As it is, Madrid is embarking on fiscal squeeze of 2.5pc of GDP this year, during deep recession, with unemployment already at 23.6pc, and without offsetting monetary and exchange stimulus.

As for the US, its economy is in uncomfortably close to stall speed. The underlying pace may not be much more than 1.5pc. The US Economic Cycle Research Institute (ECRI) is sticking to its recession call, describing the warning signals as "pronounced, persistent, and pervasive".

We will see what happens as markets prepare for the "massive fiscal cliff" at the end of the year - as Ben Bernanke called it - when stimulus wears off and tax rises kick in. Fed hawks are making much noise, as they did in the Spring of 2008, but interest rates are in fact falling in real terms as inflation creeps up, and that may be the biggest single driver of gold prices. "Even without QE3, the Fed is still ultra-accommodative and they are about to reverse this," said James Steel, HSBC's gold guru.

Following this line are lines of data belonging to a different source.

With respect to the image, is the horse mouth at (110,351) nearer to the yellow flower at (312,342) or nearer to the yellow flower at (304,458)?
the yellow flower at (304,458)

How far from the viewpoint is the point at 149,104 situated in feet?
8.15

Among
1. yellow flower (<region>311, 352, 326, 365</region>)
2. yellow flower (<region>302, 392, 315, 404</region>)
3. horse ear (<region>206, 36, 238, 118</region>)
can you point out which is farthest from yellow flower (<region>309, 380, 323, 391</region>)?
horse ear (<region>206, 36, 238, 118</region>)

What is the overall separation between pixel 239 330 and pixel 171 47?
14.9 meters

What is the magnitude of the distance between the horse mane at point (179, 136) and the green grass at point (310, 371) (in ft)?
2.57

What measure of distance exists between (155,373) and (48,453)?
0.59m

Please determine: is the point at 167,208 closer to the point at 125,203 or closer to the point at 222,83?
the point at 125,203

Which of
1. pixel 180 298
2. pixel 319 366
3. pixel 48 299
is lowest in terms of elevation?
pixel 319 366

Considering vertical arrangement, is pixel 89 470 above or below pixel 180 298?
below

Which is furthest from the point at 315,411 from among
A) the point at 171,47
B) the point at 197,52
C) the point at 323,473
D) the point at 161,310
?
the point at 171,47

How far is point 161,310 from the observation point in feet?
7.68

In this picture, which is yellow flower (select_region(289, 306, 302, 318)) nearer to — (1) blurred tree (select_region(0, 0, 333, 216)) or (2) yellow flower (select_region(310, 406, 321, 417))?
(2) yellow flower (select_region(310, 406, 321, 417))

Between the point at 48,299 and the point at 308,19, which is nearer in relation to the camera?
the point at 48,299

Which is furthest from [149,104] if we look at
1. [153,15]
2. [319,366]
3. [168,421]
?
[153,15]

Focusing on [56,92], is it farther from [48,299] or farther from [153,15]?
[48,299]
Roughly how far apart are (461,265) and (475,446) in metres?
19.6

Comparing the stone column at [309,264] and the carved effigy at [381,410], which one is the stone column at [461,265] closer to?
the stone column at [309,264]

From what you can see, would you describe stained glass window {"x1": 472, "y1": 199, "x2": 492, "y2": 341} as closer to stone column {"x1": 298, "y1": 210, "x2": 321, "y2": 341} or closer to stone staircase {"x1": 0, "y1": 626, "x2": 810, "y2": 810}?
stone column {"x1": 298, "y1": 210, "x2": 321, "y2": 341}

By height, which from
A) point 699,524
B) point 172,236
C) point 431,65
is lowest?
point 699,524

Mr Steel said the "marginal cost" for mining gold is around $1,450. That is when miners leave low-grade ore in the ground. It creates a natural floor of sorts. Besides, "peak gold" is a closer reality than "peak oil", he said. There has been no equivalent to the shale revolution seen in oil and gas. World output has been stuck for a decade at around 2,700 tonnes a year despite a fourfold increase in investment. There are no great finds, no Wittwatersrand this time.

There will come a day when the bullion super-cycle sputters out. My guess is that it will come once Europe's monetary system has returned to a viable footing - either by fiscal union, or by break-up - and once China's RMB becomes fully convertible and takes it place as the third pillar of the world's currency system. We are not there yet.